The contents of the rucksack turned out to be a baggy sky-blue tracksuit with a Nike swoosh on the front that was fooling nobody. Sweatshop chic. Trudie put it on without complaint, and then reached for one of her boots.
‘No shoes, neither,’ said Cheadle. ‘It’s a warm night, love. You’re not going to catch cold. Now let’s have a look at you.’
From a side pocket of the rucksack he took a hand-held electronic reader – to my untrained eye, it looked identical to the ones that the security guys at airports use – and played it over Trudie from head to foot while she stood there with her arms folded, staring at the ground. Her face was carefully blank: if she was feeling humiliated and resentful because of all of this, she wasn’t showing it.
‘Okay, said Cheadle, ‘you’re clean. Let’s go.’
‘I need to bring the boy down,’ I told him. ‘Bic. Did Nicky explain about that part?’
Cheadle shrugged, already turning his back on me. ‘I didn’t ask him to. He told me there was three of you, and to bring something for the kid to lie on. All I needed to know. You do what you have to do, I’ll get our lady friend set up in the back. Come on, love.’
He led Trudie round to the back of the van and threw the doors open. I went upstairs and collected Bic from his parents.
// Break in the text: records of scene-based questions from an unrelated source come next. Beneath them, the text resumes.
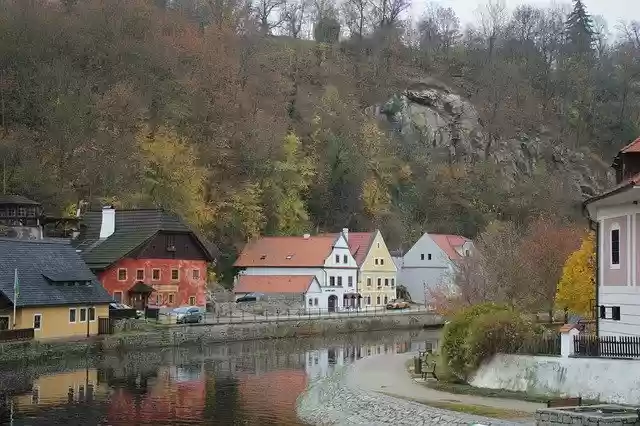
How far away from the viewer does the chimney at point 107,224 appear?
207 feet

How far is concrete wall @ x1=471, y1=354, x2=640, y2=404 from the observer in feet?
79.9

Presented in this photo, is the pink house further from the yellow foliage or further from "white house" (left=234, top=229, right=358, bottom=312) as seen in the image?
"white house" (left=234, top=229, right=358, bottom=312)

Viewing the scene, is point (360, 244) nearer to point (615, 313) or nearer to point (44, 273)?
point (44, 273)

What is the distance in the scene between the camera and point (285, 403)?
32000 mm

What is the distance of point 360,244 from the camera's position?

‘You’ll keep him safe,’ Jean said as I hefted him in my arms – her tone halfway between a plea and a warning.
‘Scout’s honour,’ I said. ‘Trust me, Jean. I’m not letting anyone hurt him.’ Or at least, it would be over my dead body – and probably a couple of others.
Bic weighed next to nothing: I could probably have carried him one-handed. But my ribs were reminding me of the hard time they’d had of it lately, and I had to pause and get my breath back when I got to the bottom of the eight flights and came out onto the concrete apron. Cheadle was waiting in the van, Gwillam’s stooges standing in a cluster looking tough because there was fuck-all else they could do.
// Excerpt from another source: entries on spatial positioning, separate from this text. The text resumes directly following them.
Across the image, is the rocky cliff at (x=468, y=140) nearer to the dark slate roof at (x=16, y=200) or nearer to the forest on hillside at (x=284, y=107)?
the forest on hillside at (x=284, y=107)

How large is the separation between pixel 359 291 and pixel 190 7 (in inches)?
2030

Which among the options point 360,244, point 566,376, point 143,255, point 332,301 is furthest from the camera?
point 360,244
Cheadle opened the back d»enewasoor of the van for me. I stopped dead, staring inside. Trudie was cross-legged on the floor, her arms handcuffed behind her back. He’d put something over her head that looked very like a bondage rig: a helmet with a rubber face mask attached, the whole thing secured under her chin and around her neck with two thick straps. There were no eyeholes in the mask.